Die DuMont Reise-Taschenbücher feiern Geburtstag. Seit 30 Jahren stehen sie in den Regalen der Buchhandlungen, liefern fundierte Hintergrundinformationen und unterhaltsame Geschichten, lassen den anspruchsvollen Leser tief ins Reiseziel eintauchen. Im Jahr 2016 hat DuMont die Reihe komplett relauncht, doch die Käufer konnten sich gar nicht so richtig an dieses neue Aussehen gewöhnen – in diesem Jahr startete schon wieder ein Relaunch.
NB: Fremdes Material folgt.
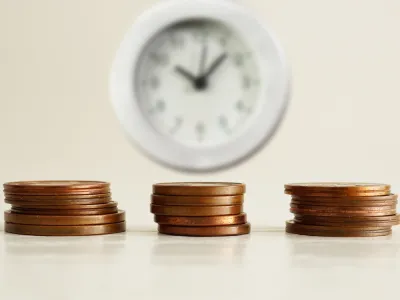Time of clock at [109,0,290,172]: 10:07
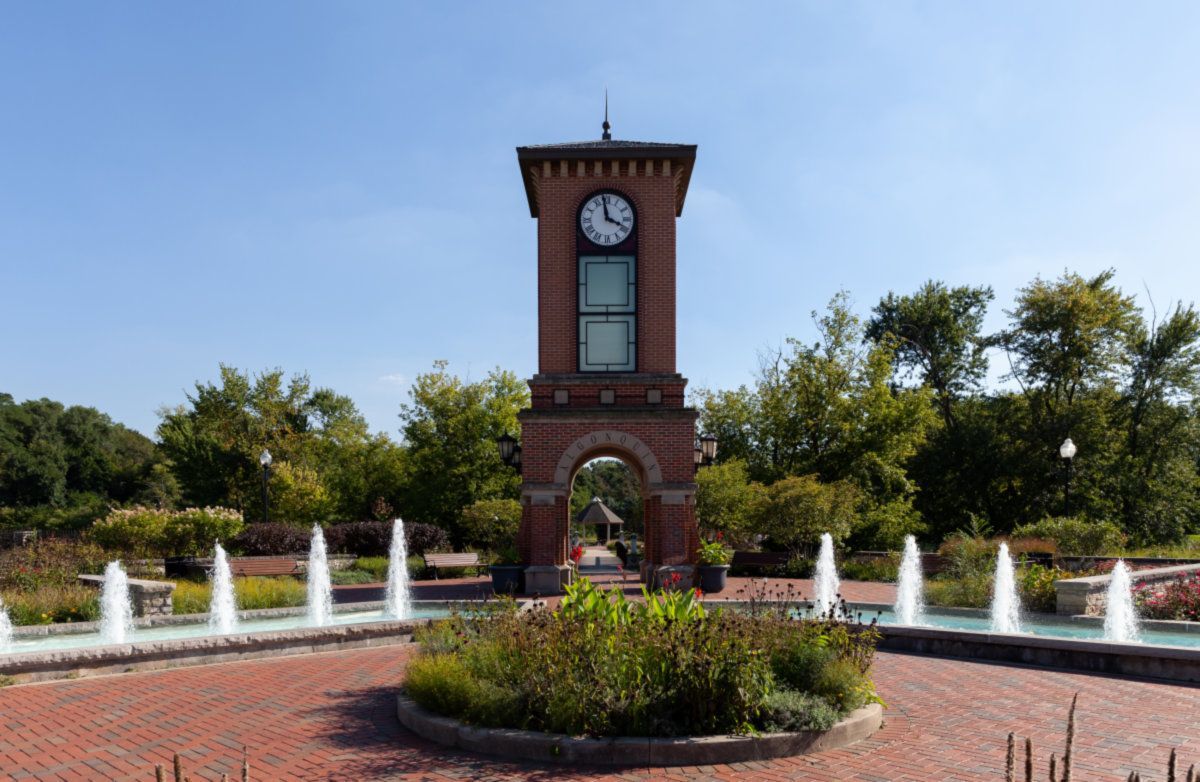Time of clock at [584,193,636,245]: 3:58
Die ersten 35 Bände liegen im neuen Gewand vor, darunter die Titel „Wien“ (Autor Walter M. Weiss) und „Kapverden“ (Autoren Susanne Lipps und Oliver Breda). Die neuen DuMont-Reiseführer sind wie gehabt nach Regionen bzw. Stadtvierteln gegliedert und bieten Tipps zu Sehenswürdigkeiten, Übernachtungen und Ausgehmöglichkeiten. Platzmäßig zusammengedrückt wurden die „Lieblingsorte“ der Autoren, ein Umgewöhnen ist auch bei den Touren und den Übersichtskapiteln angesagt, die nicht mehr „Das Beste auf einen Blick“ heißen – es genügte bislang wahrlich nur ein Blick, um alles zu erfassen – sondern jetzt „Eintauchen & Erleben“. Neu ist die „Zugabe“ am Ende jedes Kapitels, Lesenswertes enthält das umfangreiche „Magazin“ am Ende des Buches. Die Beträge reichen im Wien-Band beispielsweise von „Welthauptstadt der Musik“ bis „Ein Café, wie es sein soll“. Auf dem Cover stand bislang gut lesbar „Gratis-Download: Updates & aktuelle Extratipps der Autoren“. Dieser Hinweis rutschte in das Innere des Buches. Offensichtlich konnte der Verlag mit den Updates die Erwartungen der Leser nicht erfüllen.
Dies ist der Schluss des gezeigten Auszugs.